-- PASSAGE --
Thursday, June 24, 2004

Closing the Books

Yesterday, I wrote an e-mail to Bill W., the current missionary in Cameroon, and asked him about the number and type of books that I ought to consider bringing with me.

I am very worried about my library. I know that I can’t bring all my books – I can’t afford it, and it wouldn’t be practical. But surely there’s a place for some classic Barth, and some recent Len Sweet, and – a guilty pleasure – an unread bio of Bob Dylan?!! I’ll need at least one set of commentaries, if not two. And my favorite translations of the Bible?!

I am sad to report that Bill W. wrote back with the following sad news. Let me quote him directly:

“The water runs deep and wide as concerns your books. I was cured of this in (another African country). I had 90% of my library with us, (including) many notes and books that William Barclay had given me when I was studying at Glasgow University and he was my faculty adviser. But, Wes, the war took them all. I got out with only one suitcase of clothes. I have never rebuilt my library and things have gone well for the most part. Here is what we suggest: Bring 12-20 books maximum.”

Wait just a minute. I can handle doing without sports talk radio. I can sacrifice Starbucks. I will even give up my DSL line. But my books??!!

I’m not sure why this causes me so much anxiety. I don’t think it’s simply a matter of personal pleasure, the way that I’ll miss certain aspects of American pop culture. And it’s not even that I use all my books very often. I have a few that are regularly consulted and used, but those are the ones that will make the cut. Most of my books are simply titles on a shelf, which have been read one, or fewer, times. Seriously, when is the last time that I picked up that book on feminist postmodern readings of Yahwist texts?

No, it goes much deeper than that. The more I think about it, the more I come to realize that my library may have become simply a safety net. Those books on the shelf made me feel like I knew what I was doing in the pastoral office. When it came time to prepare the sermon, I could turn around and pull volumes, scan titles, and actually feel like I was doing professional research.

However, the truth is, when it came time to actually write the sermon, I found that the books were largely unhelpful. I always came back to my own congregation, its needs and fears, hopes and desires, and found a way to speak God’s words of mercy or self-examination to them in their own language.

-- DATASET ENTRIES --
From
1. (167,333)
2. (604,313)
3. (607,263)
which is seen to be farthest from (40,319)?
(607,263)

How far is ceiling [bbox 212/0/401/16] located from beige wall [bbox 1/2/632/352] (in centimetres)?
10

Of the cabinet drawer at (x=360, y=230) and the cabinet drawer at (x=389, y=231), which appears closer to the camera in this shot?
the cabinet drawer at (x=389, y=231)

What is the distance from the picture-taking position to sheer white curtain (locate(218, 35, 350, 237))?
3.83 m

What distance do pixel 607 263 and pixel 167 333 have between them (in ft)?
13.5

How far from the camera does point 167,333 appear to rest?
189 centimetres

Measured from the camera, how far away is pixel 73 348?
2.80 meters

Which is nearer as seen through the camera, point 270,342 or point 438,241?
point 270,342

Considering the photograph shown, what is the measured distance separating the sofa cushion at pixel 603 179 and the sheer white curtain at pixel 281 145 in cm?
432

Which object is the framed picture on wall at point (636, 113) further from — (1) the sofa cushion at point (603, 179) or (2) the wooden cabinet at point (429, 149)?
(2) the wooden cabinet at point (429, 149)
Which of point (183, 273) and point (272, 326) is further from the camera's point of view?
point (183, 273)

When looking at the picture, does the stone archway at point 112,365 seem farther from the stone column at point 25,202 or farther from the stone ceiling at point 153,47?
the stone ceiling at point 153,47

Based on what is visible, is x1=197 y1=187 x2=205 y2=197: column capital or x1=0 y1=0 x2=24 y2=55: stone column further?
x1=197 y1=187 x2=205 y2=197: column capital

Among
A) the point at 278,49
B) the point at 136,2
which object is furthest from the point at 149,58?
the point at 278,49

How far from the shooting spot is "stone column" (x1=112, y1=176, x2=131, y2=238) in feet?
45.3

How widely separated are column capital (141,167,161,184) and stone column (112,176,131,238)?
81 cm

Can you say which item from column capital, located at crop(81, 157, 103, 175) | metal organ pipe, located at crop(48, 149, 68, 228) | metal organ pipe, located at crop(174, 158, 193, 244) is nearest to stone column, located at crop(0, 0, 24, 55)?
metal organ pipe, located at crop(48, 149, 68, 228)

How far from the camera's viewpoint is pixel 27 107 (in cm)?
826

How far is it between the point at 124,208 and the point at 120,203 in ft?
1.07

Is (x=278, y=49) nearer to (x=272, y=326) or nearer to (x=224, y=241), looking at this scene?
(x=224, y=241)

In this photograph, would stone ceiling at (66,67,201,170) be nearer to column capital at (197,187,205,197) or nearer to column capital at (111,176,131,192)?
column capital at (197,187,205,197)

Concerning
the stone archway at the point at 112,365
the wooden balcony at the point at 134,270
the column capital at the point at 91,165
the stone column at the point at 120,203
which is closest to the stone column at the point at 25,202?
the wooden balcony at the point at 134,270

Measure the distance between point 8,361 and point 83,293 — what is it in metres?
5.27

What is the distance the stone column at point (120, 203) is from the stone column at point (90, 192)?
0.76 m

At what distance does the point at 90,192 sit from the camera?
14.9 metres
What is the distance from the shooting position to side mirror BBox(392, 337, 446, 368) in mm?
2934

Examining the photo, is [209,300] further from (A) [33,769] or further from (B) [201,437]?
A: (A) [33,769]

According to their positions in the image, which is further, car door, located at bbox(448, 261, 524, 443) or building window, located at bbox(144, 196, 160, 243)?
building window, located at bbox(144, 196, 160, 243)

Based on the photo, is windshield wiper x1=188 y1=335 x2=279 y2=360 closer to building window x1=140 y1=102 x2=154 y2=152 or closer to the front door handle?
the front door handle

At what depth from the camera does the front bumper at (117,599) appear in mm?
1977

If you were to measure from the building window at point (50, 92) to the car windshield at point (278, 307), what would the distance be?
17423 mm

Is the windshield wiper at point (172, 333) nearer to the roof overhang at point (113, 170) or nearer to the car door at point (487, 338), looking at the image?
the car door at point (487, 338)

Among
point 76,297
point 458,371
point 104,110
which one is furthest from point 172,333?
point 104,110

-- TASK LIST --
1: Answer these from the post "Closing the Books":
(a) Who did the writer e-mail, and in which country is that person currently the missionary?
(b) What is the largest number of books Bill W. suggests bringing?
(c) What three things does the writer say he can do without before asking "But my books??!!"?
2: Reproduce word for word the part of the post "Closing the Books" that opens with the words containing "However, the truth" and closes with "their own language.".

-- COMPLETE ANSWERS --
1:
(a) Bill W., who is the current missionary in Cameroon.
(b) Twenty books (his suggestion is 12-20 books maximum).
(c) Sports talk radio, Starbucks, and his DSL line.

2:
However, the truth is, when it came time to actually write the sermon, I found that the books were largely unhelpful. I always came back to my own congregation, its needs and fears, hopes and desires, and found a way to speak God’s words of mercy or self-examination to them in their own language.